LISTE DES ACTIVITÉS:
**a)** Extrayez du texte sur le Jardin des Délices le passage qui va de « Le Jardin des » jusqu'à « avant le Déluge. » inclus.
**b)** D'après le texte sur le Jardin des Délices, sur quels instruments des personnages sont-ils crucifiés dans le panneau de l'Enfer ?

Anges musiciens de TinaG - 2021

La musique creuse le ciel - Charles Baudelaire

 

Histoire de l'art

 

Le Jardin des Délices est l’un des tableaux célèbres du Néerlandais Jérôme Bosch, peintre primitif flamand. Triptyque dont les panneaux représentent, de gauche à droit, l’union d’Adam et Ève par Dieu au Paradis, de l’humanité pécheresse avant le Déluge et enfin de l’Enfer où les pécheurs subissent les affres de la torture. Véritable terrain de jeu pour les historiens de l’art, il regorge de motifs et de symboles à analyser. Les panneaux de droite et du centre ont une palette de couleur claire avec prédominance du vert. Celui de droite représente l’union entre Adam, le premier homme, et Eve, la première femme, célébrée au Paradis par Dieu qui a pris les traits du Christ. Le panneau central dépeint un enchevêtrement de corps, féminins et masculins, mangeant des fruits et côtoyant de nombreux animaux, représentant l’humanité pécheresse avant le Déluge.

 

L’Enfer des musiciens

Le panneau qui nous intéresse est celui qui représente l’Enfer. Contrairement aux deux autres, le panneau de l’Enfer présente une palette chromatique plus sombre, plus effrayante. Jérôme Bosch y représente différents supplices que les démons infligent aux pécheurs. Et dans la partie inférieure du panneau, il semble qu’il ait représenté une sorte d’enfer des musiciens : en effet, on voit plusieurs personnages torturés à l’aide d’instruments de musique : crucifixion sur une harpe et une cithare, séquestration dans un tambour ou une vielle à roue ou tatouage d’une partition de musique sur les fesses.

MATÉRIEL FOURNI:
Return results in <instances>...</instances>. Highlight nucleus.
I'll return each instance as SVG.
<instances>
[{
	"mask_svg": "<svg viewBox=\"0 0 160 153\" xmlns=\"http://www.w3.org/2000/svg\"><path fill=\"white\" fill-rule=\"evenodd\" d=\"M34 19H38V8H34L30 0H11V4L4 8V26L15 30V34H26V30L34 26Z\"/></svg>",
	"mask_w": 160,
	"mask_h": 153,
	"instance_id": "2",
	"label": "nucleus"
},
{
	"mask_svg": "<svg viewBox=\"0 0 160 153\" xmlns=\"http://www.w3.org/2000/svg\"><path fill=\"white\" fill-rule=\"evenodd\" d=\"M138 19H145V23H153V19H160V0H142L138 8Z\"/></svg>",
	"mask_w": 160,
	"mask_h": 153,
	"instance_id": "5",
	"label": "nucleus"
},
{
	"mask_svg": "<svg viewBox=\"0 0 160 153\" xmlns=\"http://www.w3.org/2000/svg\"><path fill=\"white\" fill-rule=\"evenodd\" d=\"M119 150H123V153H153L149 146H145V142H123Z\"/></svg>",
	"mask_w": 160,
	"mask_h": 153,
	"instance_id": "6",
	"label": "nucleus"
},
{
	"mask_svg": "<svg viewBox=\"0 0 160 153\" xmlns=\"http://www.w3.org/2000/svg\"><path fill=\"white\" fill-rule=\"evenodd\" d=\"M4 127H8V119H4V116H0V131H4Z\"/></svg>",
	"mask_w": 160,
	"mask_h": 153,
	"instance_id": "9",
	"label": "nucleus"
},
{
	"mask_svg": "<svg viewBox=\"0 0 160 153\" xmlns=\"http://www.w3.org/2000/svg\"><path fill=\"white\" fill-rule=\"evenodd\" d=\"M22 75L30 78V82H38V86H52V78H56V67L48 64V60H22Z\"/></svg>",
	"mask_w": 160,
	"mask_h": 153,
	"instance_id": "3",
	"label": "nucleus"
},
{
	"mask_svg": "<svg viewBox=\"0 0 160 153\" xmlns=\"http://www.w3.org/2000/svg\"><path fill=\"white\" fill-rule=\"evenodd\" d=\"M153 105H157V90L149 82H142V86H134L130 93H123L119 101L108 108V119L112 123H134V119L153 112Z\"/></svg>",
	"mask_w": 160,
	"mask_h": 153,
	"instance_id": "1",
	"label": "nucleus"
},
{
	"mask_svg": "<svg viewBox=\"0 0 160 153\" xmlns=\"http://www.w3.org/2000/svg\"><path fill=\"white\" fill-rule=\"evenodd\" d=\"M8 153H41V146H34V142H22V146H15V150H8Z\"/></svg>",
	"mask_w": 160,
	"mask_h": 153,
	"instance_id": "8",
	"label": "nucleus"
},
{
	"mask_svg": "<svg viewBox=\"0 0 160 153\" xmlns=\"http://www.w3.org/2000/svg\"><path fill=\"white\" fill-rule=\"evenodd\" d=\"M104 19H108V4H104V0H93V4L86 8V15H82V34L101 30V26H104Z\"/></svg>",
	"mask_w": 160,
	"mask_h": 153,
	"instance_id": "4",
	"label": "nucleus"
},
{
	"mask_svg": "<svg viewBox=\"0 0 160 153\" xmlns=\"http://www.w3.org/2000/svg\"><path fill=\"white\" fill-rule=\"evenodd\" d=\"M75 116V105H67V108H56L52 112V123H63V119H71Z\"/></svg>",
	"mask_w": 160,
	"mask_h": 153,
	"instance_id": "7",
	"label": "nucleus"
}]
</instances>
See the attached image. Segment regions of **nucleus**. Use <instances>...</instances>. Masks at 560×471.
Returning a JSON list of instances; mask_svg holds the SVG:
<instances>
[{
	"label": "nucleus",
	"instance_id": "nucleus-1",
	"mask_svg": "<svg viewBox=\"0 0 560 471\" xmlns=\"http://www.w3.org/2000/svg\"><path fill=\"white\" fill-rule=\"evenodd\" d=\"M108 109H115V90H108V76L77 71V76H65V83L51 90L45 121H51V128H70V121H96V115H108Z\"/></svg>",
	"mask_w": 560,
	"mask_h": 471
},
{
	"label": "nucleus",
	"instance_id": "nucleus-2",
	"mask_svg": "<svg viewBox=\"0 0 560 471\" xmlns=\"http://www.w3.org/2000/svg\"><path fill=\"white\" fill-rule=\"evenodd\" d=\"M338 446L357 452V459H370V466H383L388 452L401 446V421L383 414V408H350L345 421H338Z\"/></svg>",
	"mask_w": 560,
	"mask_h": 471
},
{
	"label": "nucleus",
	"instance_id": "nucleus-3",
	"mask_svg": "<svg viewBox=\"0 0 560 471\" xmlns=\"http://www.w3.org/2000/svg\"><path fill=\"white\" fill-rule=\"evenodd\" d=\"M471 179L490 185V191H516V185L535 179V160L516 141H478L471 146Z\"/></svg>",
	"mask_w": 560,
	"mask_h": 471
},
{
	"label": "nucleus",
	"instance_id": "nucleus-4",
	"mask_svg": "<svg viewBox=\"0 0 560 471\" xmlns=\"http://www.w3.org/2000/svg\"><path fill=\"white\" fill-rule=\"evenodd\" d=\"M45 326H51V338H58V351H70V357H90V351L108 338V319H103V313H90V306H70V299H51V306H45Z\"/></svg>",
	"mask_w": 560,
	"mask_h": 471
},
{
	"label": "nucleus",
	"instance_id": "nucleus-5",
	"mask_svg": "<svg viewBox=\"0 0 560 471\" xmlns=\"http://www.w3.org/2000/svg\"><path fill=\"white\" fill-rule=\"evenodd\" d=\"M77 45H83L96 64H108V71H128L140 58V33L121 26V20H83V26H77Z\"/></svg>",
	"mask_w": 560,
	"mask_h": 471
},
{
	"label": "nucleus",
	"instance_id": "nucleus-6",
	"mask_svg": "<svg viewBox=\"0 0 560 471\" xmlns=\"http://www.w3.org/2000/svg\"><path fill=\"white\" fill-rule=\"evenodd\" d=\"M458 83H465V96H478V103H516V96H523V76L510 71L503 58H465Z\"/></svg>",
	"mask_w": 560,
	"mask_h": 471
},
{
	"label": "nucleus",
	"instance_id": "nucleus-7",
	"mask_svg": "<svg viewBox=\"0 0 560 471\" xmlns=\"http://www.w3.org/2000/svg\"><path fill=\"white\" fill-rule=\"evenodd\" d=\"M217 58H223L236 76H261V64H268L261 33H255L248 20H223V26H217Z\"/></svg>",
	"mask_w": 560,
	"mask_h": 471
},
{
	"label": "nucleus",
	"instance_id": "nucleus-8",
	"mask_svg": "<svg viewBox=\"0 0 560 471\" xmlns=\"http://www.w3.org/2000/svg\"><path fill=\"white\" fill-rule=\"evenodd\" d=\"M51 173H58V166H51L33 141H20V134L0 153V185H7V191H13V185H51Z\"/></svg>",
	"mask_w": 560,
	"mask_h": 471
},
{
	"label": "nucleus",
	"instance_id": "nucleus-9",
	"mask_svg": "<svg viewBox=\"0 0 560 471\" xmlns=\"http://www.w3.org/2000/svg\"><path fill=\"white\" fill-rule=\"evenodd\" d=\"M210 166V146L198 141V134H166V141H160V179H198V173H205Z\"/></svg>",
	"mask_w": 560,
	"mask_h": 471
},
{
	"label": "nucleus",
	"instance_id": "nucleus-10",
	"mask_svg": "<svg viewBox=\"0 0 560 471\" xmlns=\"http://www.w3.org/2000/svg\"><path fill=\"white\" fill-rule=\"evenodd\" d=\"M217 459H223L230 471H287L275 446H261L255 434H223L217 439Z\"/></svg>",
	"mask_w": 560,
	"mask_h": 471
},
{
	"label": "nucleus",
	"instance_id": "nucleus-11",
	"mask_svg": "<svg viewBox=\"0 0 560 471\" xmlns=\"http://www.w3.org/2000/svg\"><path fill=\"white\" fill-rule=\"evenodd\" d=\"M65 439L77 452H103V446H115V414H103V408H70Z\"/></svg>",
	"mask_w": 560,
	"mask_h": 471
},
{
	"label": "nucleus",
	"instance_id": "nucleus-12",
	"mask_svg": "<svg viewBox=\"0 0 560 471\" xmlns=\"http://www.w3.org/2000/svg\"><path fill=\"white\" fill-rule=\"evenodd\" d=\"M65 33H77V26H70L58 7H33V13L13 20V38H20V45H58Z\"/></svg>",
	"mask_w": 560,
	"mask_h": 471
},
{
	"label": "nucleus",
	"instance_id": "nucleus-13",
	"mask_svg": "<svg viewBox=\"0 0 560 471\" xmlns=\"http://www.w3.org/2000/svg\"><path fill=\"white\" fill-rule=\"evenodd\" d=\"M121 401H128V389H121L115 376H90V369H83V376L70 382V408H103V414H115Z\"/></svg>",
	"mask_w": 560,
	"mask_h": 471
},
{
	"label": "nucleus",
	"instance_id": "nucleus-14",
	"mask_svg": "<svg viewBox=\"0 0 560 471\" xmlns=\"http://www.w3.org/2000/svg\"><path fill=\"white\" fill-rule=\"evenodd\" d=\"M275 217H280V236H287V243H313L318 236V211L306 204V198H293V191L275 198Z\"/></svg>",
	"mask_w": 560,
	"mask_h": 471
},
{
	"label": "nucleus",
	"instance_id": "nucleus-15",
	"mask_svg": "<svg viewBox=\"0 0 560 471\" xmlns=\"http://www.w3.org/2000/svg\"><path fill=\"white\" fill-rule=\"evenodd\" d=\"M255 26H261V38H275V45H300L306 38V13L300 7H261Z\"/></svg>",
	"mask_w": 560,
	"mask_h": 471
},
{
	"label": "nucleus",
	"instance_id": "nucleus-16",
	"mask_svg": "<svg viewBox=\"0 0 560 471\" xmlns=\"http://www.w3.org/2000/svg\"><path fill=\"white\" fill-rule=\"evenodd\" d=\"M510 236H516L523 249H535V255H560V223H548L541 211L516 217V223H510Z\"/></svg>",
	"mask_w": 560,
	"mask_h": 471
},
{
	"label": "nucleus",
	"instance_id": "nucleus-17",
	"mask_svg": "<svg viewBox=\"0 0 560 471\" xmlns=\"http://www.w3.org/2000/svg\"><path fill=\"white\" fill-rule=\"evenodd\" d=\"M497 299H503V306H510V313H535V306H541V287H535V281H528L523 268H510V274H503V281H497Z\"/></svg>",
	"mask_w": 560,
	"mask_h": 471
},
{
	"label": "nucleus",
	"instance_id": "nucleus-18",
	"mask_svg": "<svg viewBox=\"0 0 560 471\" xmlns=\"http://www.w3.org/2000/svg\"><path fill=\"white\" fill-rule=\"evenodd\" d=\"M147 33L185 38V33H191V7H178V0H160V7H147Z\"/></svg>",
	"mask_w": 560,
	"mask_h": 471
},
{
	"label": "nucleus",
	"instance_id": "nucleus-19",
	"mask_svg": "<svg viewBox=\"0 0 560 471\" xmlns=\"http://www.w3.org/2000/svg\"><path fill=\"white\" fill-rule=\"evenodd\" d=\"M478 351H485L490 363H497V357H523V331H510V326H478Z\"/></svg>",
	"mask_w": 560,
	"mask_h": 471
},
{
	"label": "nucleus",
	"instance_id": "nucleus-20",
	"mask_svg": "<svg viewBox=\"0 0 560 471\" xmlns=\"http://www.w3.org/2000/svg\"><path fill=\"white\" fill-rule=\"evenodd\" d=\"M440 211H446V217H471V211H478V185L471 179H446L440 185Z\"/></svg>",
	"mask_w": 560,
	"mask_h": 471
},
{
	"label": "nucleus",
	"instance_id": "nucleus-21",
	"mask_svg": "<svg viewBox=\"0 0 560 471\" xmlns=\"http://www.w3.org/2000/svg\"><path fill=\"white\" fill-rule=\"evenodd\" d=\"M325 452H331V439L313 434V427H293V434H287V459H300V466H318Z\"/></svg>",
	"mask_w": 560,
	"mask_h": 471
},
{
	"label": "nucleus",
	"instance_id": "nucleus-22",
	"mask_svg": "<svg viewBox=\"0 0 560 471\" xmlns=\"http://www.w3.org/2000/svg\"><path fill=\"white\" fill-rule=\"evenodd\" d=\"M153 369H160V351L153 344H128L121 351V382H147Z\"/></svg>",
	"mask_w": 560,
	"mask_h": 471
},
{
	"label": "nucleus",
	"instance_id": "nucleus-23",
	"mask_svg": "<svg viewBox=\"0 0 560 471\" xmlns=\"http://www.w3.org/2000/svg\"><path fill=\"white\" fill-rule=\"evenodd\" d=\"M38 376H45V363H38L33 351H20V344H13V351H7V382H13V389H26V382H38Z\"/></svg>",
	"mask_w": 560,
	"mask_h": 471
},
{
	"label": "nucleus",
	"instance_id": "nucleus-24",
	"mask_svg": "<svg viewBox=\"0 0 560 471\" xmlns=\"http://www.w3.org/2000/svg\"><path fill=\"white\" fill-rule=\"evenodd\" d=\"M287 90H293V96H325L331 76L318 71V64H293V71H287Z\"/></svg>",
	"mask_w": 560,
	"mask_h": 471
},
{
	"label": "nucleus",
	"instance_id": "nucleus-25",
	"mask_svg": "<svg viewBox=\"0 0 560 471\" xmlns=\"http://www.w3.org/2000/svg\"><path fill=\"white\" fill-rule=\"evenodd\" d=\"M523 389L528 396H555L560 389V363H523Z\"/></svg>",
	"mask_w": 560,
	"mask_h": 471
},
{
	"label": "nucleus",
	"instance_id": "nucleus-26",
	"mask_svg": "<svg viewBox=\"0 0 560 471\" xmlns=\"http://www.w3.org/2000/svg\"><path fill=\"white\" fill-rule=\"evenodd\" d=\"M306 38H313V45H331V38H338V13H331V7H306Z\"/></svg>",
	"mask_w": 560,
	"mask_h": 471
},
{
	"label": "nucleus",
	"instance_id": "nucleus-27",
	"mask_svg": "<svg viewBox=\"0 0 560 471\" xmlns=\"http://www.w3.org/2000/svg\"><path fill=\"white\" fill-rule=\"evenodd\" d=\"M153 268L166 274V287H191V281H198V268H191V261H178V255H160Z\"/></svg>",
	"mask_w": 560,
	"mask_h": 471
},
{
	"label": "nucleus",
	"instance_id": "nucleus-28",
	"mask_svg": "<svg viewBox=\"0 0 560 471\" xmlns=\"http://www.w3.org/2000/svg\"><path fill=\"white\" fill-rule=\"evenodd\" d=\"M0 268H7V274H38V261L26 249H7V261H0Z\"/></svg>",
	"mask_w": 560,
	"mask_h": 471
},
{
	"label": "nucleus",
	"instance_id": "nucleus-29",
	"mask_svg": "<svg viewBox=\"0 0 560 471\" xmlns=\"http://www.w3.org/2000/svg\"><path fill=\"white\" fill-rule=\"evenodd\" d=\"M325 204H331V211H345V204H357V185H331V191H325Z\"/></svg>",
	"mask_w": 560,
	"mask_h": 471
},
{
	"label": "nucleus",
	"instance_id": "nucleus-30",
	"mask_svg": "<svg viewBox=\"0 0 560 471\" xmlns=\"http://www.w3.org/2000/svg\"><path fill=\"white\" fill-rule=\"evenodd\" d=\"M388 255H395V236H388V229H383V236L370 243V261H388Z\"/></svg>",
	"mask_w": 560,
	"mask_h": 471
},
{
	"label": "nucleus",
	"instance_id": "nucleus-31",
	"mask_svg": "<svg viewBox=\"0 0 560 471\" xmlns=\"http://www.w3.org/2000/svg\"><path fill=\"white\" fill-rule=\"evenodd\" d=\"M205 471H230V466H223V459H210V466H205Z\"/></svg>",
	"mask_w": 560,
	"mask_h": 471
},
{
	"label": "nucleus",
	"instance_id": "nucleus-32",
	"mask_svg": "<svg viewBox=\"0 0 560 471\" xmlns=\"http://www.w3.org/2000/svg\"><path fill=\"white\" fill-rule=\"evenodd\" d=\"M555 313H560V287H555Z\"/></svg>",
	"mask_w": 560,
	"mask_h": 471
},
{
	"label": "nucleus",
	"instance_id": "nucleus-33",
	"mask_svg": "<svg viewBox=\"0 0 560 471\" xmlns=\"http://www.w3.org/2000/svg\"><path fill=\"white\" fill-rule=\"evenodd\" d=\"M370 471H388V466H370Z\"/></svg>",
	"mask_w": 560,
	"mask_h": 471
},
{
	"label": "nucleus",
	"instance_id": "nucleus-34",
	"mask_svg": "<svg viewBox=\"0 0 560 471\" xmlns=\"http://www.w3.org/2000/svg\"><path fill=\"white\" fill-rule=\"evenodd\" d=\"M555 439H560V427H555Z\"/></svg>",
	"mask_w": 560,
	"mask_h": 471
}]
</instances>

RÉPONSES PAR TÂCHE:
**a)**
Le Jardin des Délices est l’un des tableaux célèbres du Néerlandais Jérôme Bosch, peintre primitif flamand. Triptyque dont les panneaux représentent, de gauche à droit, l’union d’Adam et Ève par Dieu au Paradis, de l’humanité pécheresse avant le Déluge et enfin de l’Enfer où les pécheurs subissent les affres de la torture. Véritable terrain de jeu pour les historiens de l’art, il regorge de motifs et de symboles à analyser. Les panneaux de droite et du centre ont une palette de couleur claire avec prédominance du vert. Celui de droite représente l’union entre Adam, le premier homme, et Eve, la première femme, célébrée au Paradis par Dieu qui a pris les traits du Christ. Le panneau central dépeint un enchevêtrement de corps, féminins et masculins, mangeant des fruits et côtoyant de nombreux animaux, représentant l’humanité pécheresse avant le Déluge.

**b)** Sur une harpe et une cithare.